→ Problem to solve: Write the following entries out again exactly, skipping each image.

→ Data for this task:
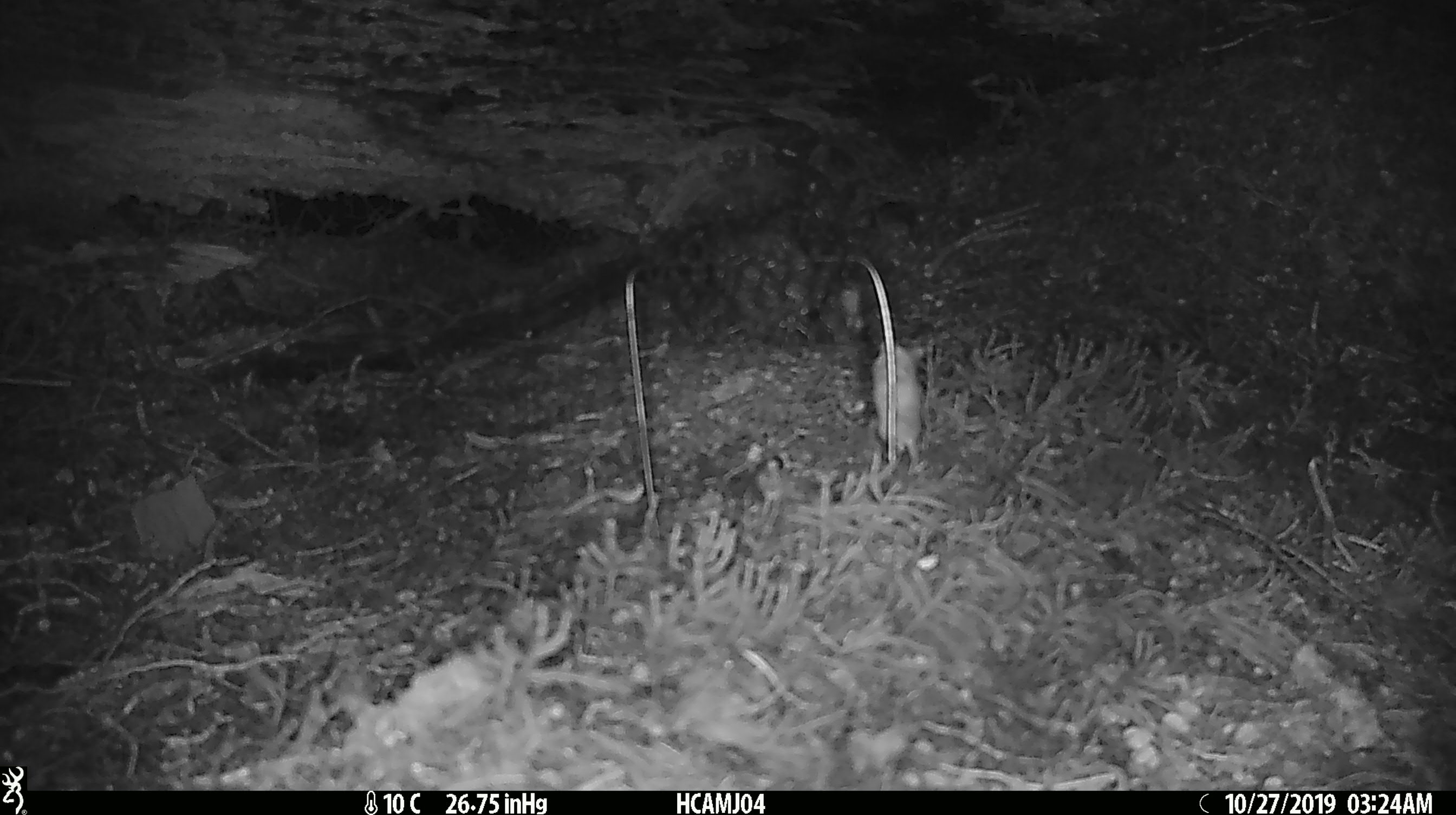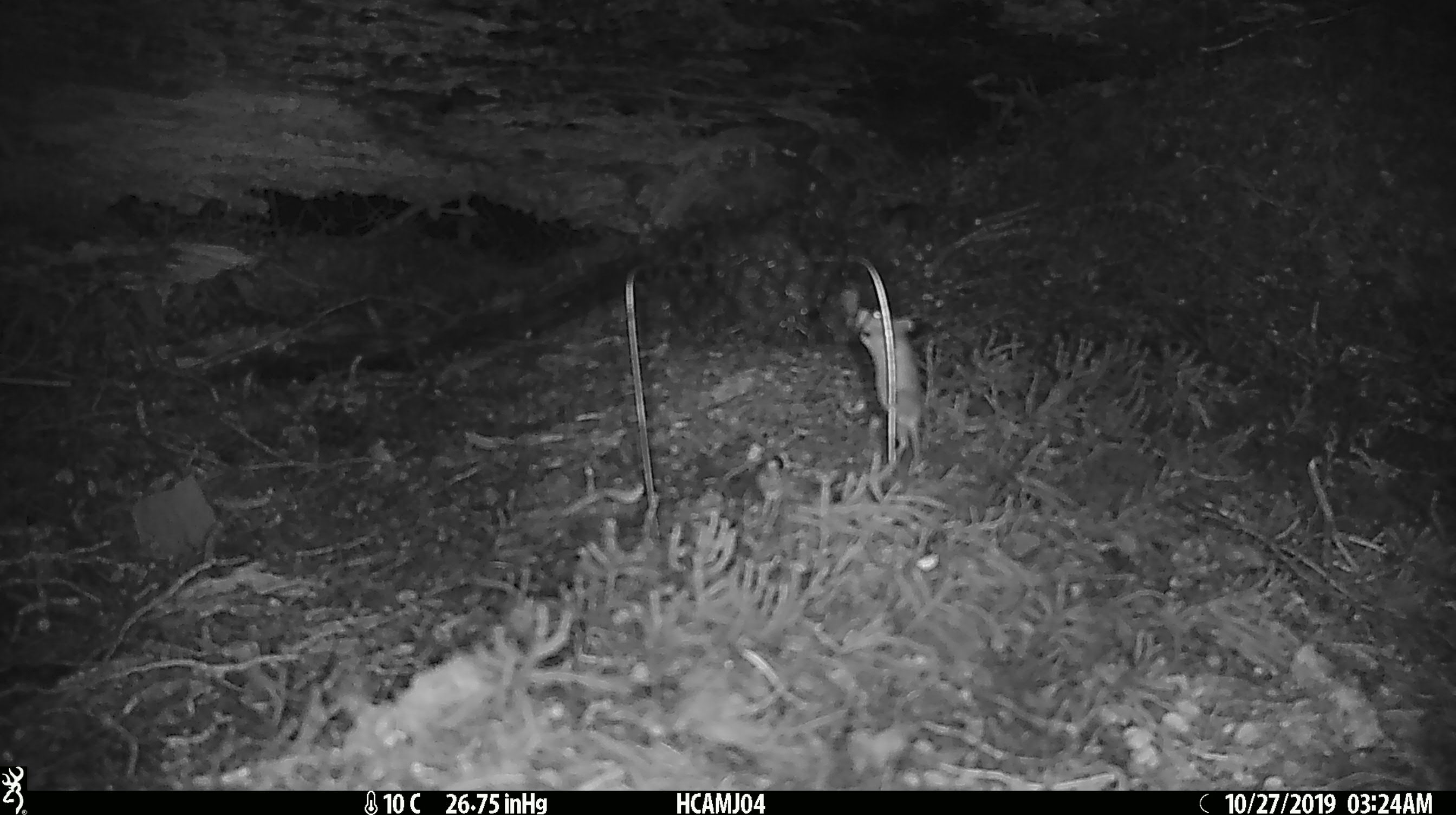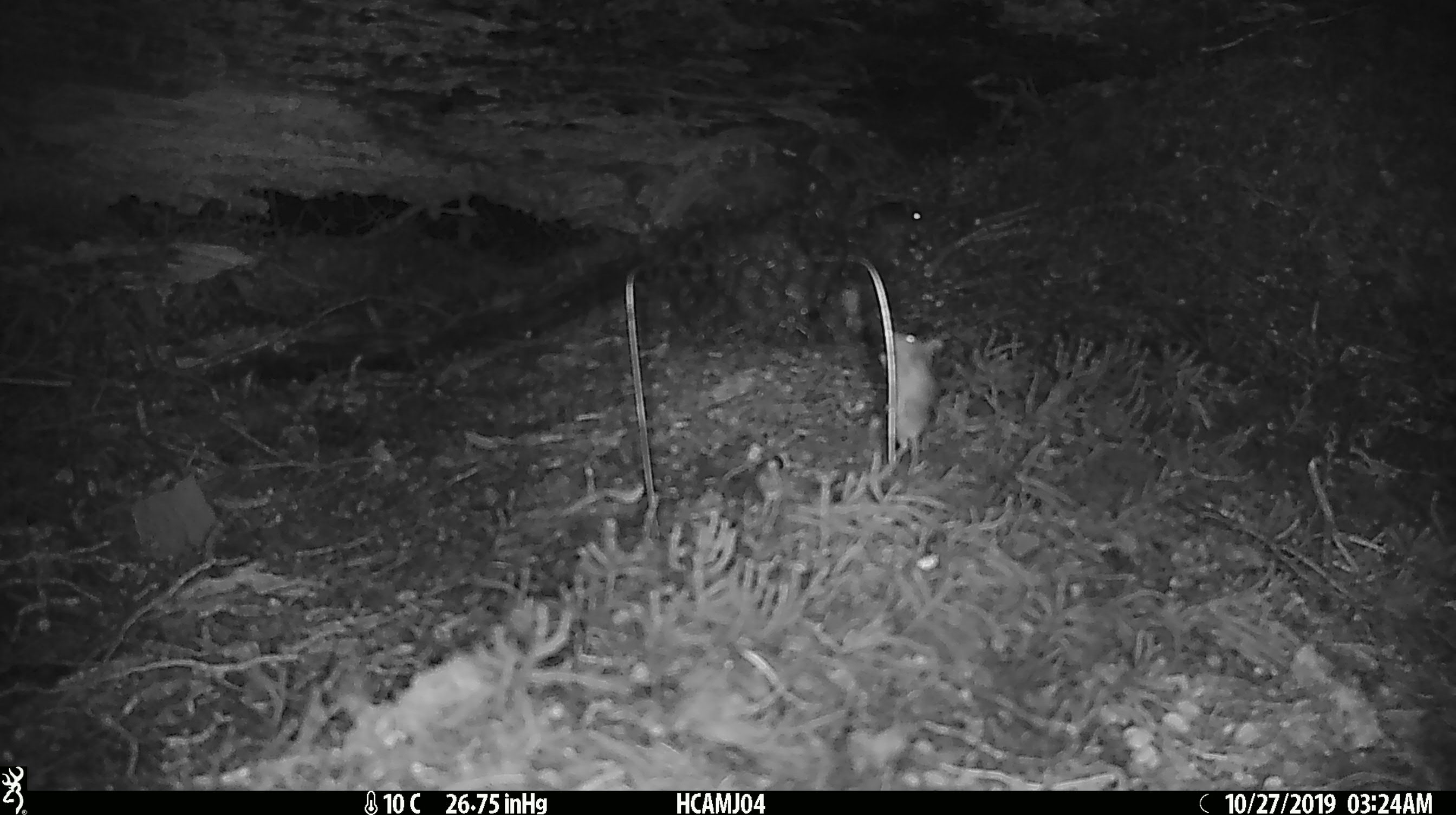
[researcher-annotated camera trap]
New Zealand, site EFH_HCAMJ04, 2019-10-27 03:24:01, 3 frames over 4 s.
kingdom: Animalia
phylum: Chordata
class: Mammalia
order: Rodentia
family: Muridae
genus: Mus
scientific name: Mus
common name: mouse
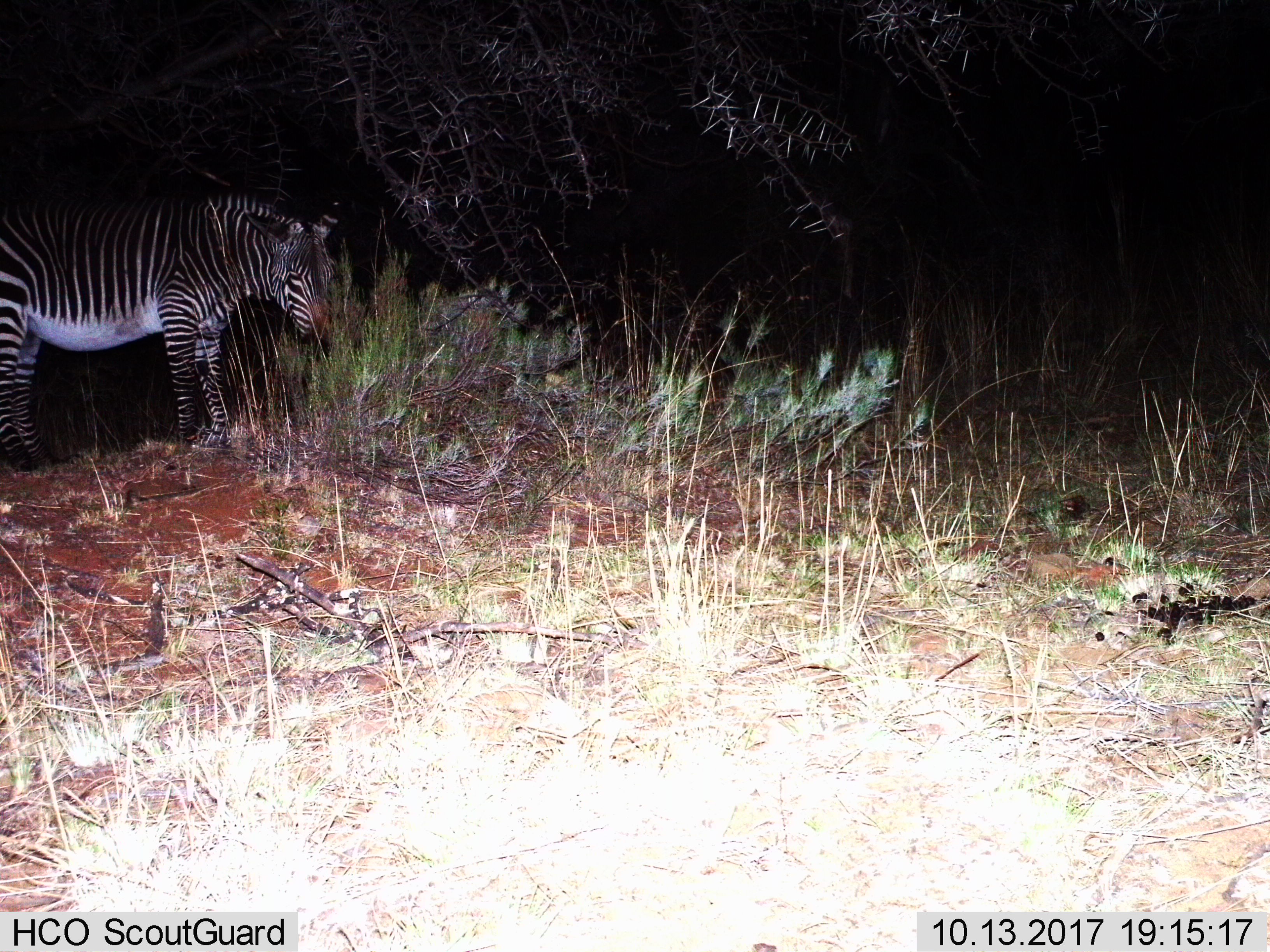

→ Solution for this problem:
[researcher-annotated camera trap]
New Zealand, site EFH_HCAMJ04, 2019-10-27 03:24:01, 3 frames over 4 s.
kingdom: Animalia
phylum: Chordata
class: Mammalia
order: Rodentia
family: Muridae
genus: Mus
scientific name: Mus
common name: mouse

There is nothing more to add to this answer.